— Powstańcy to byli młodzi ludzi, którzy chcieli zakładać rodziny, mieć dzieci, kończyć studia czy wreszcie znaleźć dobrą pracę. Bardzo im to utrudniano i traktowano ich, jako gorszych — mówił historyk na antenie Telewizji Republika. Piotr Dmitrowicz był gościem Marcina Bąka w „Wolnych głosach wieczorem”.
– Rocznica Powstania Warszawskiego to nie jest tylko jeden dzień w roku. Jutro rocznica wybuchu powstania, ale przecież walki trwały 63 dni. Poza tym miały swoje następstwa, o których warto pamiętać. Zginęło wielu, bardzo wielu ludzi, bohaterów – mówił Piotr Dmitrowicz.
– Jeśli mówimy o zakłamaniu, wielokrotnie powstańców i samo powstanie skazywano na klęskę. Nie tylko po nim, ale również w trakcie. Pamiętajmy, że do 1956 roku nie obchodzono tej rocznicy. Wspominanie o nim ściągało na ludzi kłopoty, nawet można było stracić życie za bycie powstańcem. Ci ludzie byli cenzurowani czy prześladowani nawet do 1989 roku – dodał historyk na antenie Telewizji Republika.

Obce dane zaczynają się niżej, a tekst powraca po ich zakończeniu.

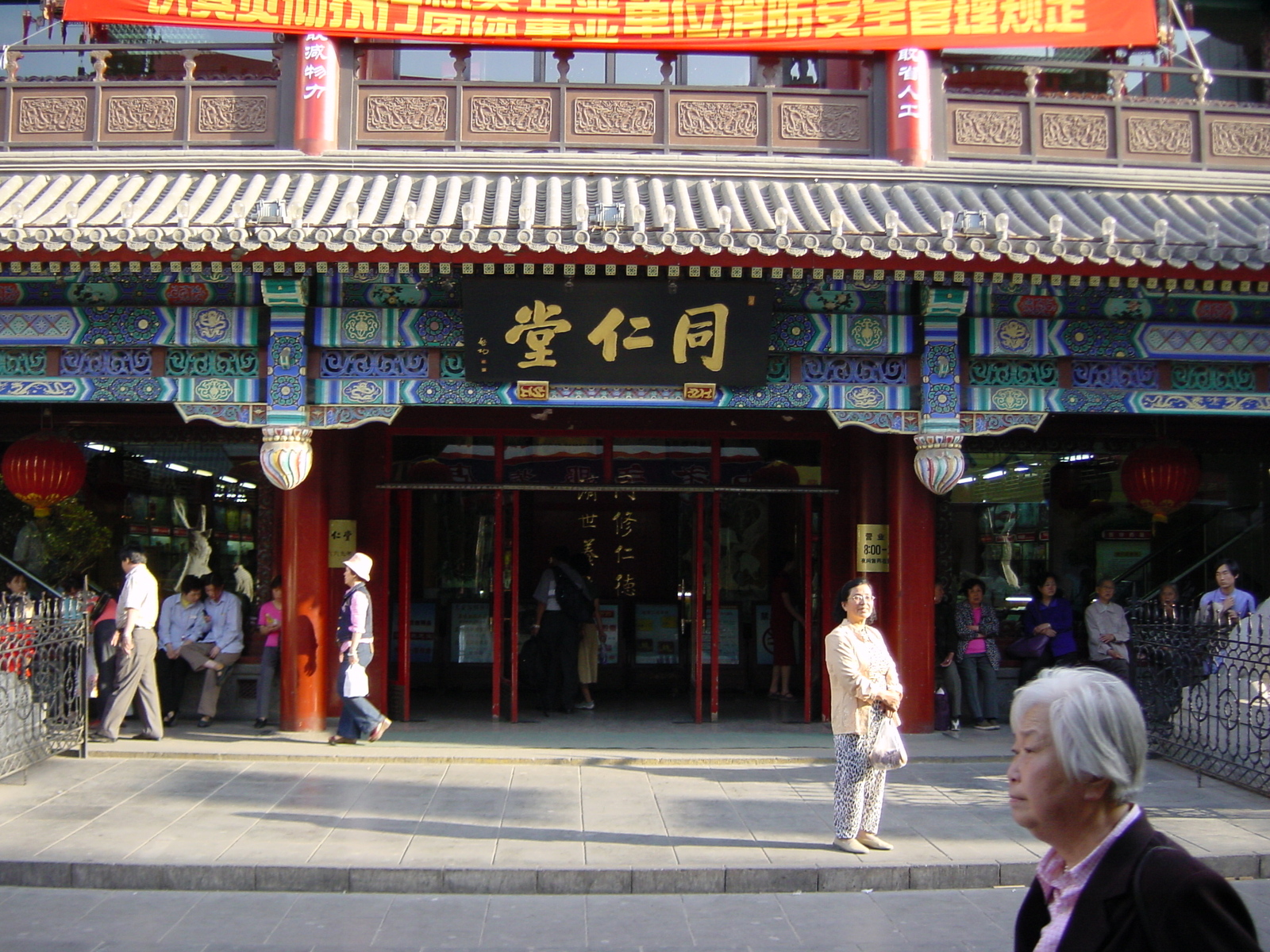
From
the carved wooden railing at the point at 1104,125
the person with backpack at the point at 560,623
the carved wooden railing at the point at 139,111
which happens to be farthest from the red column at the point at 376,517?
the carved wooden railing at the point at 1104,125

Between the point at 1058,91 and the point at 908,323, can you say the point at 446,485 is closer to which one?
the point at 908,323

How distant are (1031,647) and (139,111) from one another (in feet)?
32.8

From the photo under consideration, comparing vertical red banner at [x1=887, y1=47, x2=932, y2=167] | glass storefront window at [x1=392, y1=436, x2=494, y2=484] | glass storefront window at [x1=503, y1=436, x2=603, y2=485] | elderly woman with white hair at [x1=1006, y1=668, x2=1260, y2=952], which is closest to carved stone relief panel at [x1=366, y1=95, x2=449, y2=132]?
glass storefront window at [x1=392, y1=436, x2=494, y2=484]

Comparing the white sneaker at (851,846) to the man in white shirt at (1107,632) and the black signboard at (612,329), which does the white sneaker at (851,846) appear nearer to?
the black signboard at (612,329)

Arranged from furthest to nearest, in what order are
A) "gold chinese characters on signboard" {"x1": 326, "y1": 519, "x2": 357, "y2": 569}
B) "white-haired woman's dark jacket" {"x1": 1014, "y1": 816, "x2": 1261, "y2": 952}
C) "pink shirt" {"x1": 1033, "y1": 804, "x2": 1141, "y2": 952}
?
"gold chinese characters on signboard" {"x1": 326, "y1": 519, "x2": 357, "y2": 569} < "pink shirt" {"x1": 1033, "y1": 804, "x2": 1141, "y2": 952} < "white-haired woman's dark jacket" {"x1": 1014, "y1": 816, "x2": 1261, "y2": 952}

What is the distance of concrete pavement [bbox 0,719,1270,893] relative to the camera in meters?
6.43

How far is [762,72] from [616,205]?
360 centimetres

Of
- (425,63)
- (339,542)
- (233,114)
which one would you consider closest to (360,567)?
(339,542)

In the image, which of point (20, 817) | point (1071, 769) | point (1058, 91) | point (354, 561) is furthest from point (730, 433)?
point (1071, 769)

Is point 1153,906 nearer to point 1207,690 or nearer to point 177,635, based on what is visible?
point 1207,690

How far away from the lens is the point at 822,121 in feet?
34.4

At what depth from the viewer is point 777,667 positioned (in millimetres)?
12273

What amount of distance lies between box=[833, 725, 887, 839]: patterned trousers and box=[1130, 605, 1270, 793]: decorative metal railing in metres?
3.32

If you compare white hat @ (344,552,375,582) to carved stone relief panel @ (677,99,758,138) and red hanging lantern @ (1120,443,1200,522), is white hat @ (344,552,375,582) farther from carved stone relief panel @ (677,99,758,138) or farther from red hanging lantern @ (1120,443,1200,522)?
red hanging lantern @ (1120,443,1200,522)
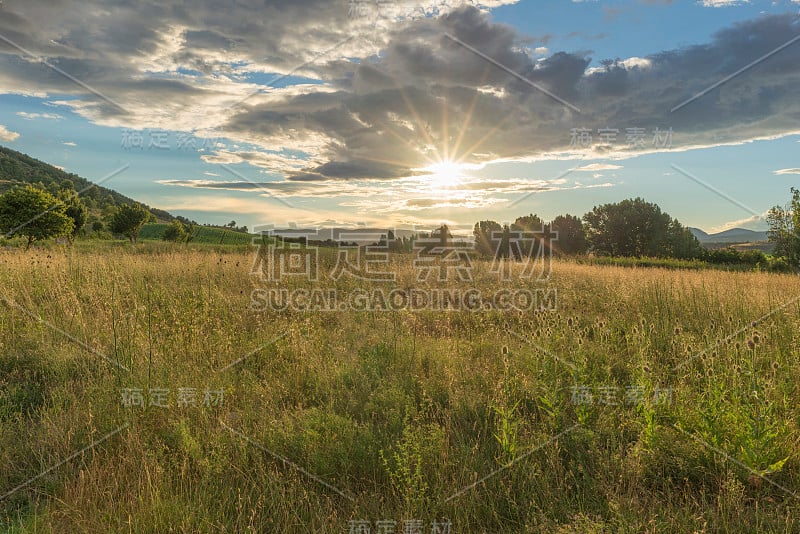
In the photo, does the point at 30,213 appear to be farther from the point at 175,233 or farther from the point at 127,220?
the point at 175,233

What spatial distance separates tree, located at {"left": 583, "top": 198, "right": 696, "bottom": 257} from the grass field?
52667 mm

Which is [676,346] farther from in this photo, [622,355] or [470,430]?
[470,430]

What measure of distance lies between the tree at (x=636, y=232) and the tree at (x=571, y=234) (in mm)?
1672

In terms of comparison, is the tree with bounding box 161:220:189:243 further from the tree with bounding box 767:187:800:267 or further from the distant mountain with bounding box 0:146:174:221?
the tree with bounding box 767:187:800:267

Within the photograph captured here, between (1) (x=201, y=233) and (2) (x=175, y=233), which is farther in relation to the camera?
(1) (x=201, y=233)

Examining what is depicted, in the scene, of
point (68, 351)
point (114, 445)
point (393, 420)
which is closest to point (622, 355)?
point (393, 420)

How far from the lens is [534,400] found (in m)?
3.78

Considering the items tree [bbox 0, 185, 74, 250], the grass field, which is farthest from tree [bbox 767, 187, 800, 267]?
tree [bbox 0, 185, 74, 250]

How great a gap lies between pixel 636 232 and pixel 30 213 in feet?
199

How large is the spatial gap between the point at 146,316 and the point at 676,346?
731 centimetres

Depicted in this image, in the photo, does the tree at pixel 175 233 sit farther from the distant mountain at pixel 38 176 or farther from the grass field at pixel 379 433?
the grass field at pixel 379 433

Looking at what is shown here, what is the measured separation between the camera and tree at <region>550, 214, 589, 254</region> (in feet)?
179

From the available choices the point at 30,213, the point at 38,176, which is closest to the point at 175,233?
the point at 30,213

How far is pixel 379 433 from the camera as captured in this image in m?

Jak stwierdził, powstańcy to byli młodzi ludzi, którzy chcieli zakładać rodziny, mieć dzieci, kończyć studia czy wreszcie znaleźć dobrą pracę. Bardzo im to utrudniano i traktowano ich, jako gorszych.
– Jeśli spojrzymy na losy osób, które w latach PRL-owskich starały się „prostować rzeczywistość”, to widzimy, że powstanie było porażką. To tzw. pedagogika wstydu, która wykorzystuje Powstanie Warszawskie czy losy Armii Krajowej do obecnej polityki. Można ją kreować w sposób, w który jest nam wygodniej – zaznaczył.
Historyk dodał, że przełomowym momentem, w którym powstanie zaistniało w przestrzeni publicznej, było otwarcie Muzeum Powstania Warszawskiego. – Teraz młodzi ludzie nie tylko pamiętają, ale też są dumni i chwalą, pamiętają o bohaterach. Ci ludzie zasługują na nasz szacunek – mówił.
– Powstanie jest elementem, które składa się z wielu, spektakularnych i mniejszych historii. Każde może być powodem do dumy. Odbicie „Gęsiówki”, czy zabranie dwóch niemieckich czołgów. Każdy żołnierz niesie za sobą swoją historię – dodał na koniec.